Marco Nesci
Si continua a ripetere, quasi fosse un mantra rassicurante, che l'Europa non vede guerre sul proprio suolo da ottant'anni, dalla fine del secondo conflitto mondiale. Una narrazione comoda, ma profondamente fallace e pericolosa, che ignora le ferite ancora aperte e le verità scomode del nostro recente passato. Basti ricordare il 24 marzo 1999, quando le bombe della NATO iniziarono a piovere su Belgrado, nel cuore dell'Europa, in un atto di guerra non autorizzato dalle Nazioni Unite.
Quella notte, e per le successive settantotto, non ci furono parate o celebrazioni, ma solo il fragore assordante delle esplosioni, la polvere che oscurava il cielo e il terrore negli occhi della popolazione civile. Ponti distrutti, infrastrutture vitali annientate, ambasciate, vite spezzate 2500 : il bilancio di quell'aggressione fu pesante e doloroso. Un paese sovrano fu attaccato, la sua integrità territoriale violata, in nome di interessi che poco avevano a che fare con il diritto internazionale e molto con le strategie geopolitiche della NATO e degli Stati Uniti.

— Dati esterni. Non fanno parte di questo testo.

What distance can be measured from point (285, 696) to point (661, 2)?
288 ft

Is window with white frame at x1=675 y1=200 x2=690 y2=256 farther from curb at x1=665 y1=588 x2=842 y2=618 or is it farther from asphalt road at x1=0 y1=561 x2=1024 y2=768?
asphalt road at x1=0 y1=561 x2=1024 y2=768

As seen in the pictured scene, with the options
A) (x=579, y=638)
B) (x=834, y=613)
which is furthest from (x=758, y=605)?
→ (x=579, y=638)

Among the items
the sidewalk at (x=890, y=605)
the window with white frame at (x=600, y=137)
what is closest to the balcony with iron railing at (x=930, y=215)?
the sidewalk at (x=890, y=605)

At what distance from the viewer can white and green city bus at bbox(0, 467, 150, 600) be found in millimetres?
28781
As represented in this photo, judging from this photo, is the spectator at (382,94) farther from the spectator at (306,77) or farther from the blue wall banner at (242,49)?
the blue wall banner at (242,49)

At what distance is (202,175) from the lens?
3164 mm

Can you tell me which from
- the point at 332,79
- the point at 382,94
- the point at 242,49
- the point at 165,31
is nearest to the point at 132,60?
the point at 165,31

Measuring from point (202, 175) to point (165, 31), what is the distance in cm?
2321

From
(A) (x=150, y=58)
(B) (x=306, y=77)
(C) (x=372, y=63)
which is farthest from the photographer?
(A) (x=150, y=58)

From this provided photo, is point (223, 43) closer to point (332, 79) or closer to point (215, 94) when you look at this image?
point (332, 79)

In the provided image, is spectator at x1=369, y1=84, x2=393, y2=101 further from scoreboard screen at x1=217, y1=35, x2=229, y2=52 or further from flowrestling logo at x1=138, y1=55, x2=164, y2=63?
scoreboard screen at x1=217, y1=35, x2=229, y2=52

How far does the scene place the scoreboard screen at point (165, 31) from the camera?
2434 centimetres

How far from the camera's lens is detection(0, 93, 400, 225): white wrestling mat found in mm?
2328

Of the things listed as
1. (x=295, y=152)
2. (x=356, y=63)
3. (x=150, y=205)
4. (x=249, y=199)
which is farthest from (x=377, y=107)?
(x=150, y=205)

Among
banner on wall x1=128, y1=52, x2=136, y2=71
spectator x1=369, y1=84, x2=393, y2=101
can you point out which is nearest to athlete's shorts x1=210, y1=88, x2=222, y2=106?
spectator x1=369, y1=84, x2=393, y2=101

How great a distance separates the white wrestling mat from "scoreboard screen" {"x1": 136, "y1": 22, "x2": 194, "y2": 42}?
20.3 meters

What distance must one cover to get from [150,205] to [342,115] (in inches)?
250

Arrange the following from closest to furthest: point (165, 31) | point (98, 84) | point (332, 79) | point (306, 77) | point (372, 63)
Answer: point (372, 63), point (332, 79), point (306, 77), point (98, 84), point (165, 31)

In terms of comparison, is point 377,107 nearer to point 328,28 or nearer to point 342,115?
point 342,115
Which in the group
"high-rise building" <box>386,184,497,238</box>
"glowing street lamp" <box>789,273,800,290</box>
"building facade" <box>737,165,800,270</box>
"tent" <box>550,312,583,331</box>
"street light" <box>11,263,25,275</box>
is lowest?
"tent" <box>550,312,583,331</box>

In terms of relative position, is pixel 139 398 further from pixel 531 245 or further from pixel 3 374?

Eppure, ancora oggi, si fatica a riconoscere quella campagna di bombardamenti per ciò che fu: un atto di guerra in piena regola, consumatosi alle porte delle nostre case. Un'azione che calpestò il diritto internazionale, bypassando il necessario mandato dell'ONU e aprendo una pericolosa breccia nel sistema di regole che dovrebbe governare le relazioni tra gli stati.
È ancora più stridente questo silenzio assordante se pensiamo che, all'epoca di quei bombardamenti, l'attuale Presidente della Repubblica Italiana, Sergio Mattarella, ricopriva la carica di Vicepresidente del Consiglio dei Ministri. Proprio lui, che oggi si erge a paladino del diritto internazionale e della pace, faceva parte di un governo che partecipò attivamente ai bombardamenti con un'operazione militare priva di legittimità internazionale.
Come si concilia questa partecipazione con l'odierna difesa strenua dei principi del diritto? Forse la memoria è corta, o forse la narrazione dominante preferisce dimenticare le scomode verità di un passato che continua a proiettare ombre sul presente. Ma è nostro dovere ricordare, soprattutto a chi oggi ricopre alte cariche istituzionali, che la "pace" europea degli ultimi ottant'anni è stata spesso macchiata da interventi militari controversi e da un cinico calpestamento del diritto internazionale in nome di interessi di parte. Non possiamo permettere che la storia venga riscritta per convenienza: la verità, per quanto scomoda, è il primo passo per costruire una pace autentica e duratura.